1School of Informatics and Computing, Indiana University, Bloomington, IN 47408 and 2Center for Genomics and Bioinformatics, Indiana University, Bloomington, IN 47404, USA

*To whom correspondence should be addressed. Tel: +1 812 856 1859; Fax: +1 812 856 4764; Email: hatang{at}indiana.edu

Received April 13, 2009. Revised August 13, 2009. Accepted August 27, 2009.

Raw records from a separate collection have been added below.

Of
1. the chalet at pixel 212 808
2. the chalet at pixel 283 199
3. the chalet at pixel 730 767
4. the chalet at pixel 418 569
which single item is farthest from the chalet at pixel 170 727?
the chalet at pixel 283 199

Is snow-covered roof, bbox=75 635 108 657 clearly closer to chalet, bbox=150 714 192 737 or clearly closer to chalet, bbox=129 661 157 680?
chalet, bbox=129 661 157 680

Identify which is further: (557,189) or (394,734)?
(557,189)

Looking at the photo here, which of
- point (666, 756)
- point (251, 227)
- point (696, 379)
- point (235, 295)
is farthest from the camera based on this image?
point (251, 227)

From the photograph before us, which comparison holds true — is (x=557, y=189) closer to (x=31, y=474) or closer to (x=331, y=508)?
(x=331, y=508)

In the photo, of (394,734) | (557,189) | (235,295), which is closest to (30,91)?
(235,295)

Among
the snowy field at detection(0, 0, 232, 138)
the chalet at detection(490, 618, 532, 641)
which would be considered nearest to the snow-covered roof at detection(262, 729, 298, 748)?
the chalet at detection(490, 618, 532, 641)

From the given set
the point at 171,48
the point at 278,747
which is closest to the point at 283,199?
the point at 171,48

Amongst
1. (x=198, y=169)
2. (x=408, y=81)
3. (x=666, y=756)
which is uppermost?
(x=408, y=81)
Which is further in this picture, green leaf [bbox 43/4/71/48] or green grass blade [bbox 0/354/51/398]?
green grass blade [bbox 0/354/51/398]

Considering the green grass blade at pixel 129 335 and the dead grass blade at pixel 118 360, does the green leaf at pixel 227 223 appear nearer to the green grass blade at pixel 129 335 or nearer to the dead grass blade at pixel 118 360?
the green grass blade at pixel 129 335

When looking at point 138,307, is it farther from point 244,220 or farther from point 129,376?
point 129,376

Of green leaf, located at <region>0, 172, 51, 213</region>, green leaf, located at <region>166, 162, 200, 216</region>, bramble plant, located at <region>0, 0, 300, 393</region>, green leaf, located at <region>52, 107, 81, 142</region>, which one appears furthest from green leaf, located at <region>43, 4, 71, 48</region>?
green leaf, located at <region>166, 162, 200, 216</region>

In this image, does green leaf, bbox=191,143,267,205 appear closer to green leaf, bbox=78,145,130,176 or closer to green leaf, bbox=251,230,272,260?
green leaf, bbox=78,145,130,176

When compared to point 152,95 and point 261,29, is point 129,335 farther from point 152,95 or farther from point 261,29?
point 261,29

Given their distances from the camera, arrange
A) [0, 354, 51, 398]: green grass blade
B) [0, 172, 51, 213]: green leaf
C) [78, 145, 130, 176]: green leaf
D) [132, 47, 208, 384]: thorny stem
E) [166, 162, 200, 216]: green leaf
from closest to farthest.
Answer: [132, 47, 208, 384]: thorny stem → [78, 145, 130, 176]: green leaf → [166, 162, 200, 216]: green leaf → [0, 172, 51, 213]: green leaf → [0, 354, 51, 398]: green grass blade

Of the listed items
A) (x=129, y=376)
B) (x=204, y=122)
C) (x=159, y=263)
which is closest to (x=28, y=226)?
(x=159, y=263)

Computational methods for genome-wide identification of mobile genetic elements (MGEs) have become increasingly necessary for both genome annotation and evolutionary studies. Non-long terminal repeat (non-LTR) retrotransposons are a class of MGEs that have been found in most eukaryotic genomes, sometimes in extremely high numbers. In this article, we present a computational tool, MGEScan-non-LTR, for the identification of non-LTR retrotransposons in genomic sequences, following a computational approach inspired by a generalized hidden Markov model (GHMM). Three different states represent two different protein domains and inter-domain linker regions encoded in the non-LTR retrotransposons, and their scores are evaluated by using profile hidden Markov models (for protein domains) and Gaussian Bayes classifiers (for linker regions), respectively. In order to classify the non-LTR retrotransposons into one of the 12 previously characterized clades using the same model, we defined separate states for different clades. MGEScan-non-LTR was tested on the genome sequences of four eukaryotic organisms, Drosophila melanogaster, Daphnia pulex, Ciona intestinalis and Strongylocentrotus purpuratus. For the D. melanogaster genome, MGEScan-non-LTR found all known ‘full-length’ elements and simultaneously classified them into the clades CR1, I, Jockey, LOA and R1. Notably, for the D. pulex genome, in which no non-LTR retrotransposon has been annotated, MGEScan-non-LTR found a significantly larger number of elements than did RepeatMasker, using the current version of the RepBase Update library. We also identified novel elements in the other two genomes, which have only been partially studied for non-LTR retrotransposons.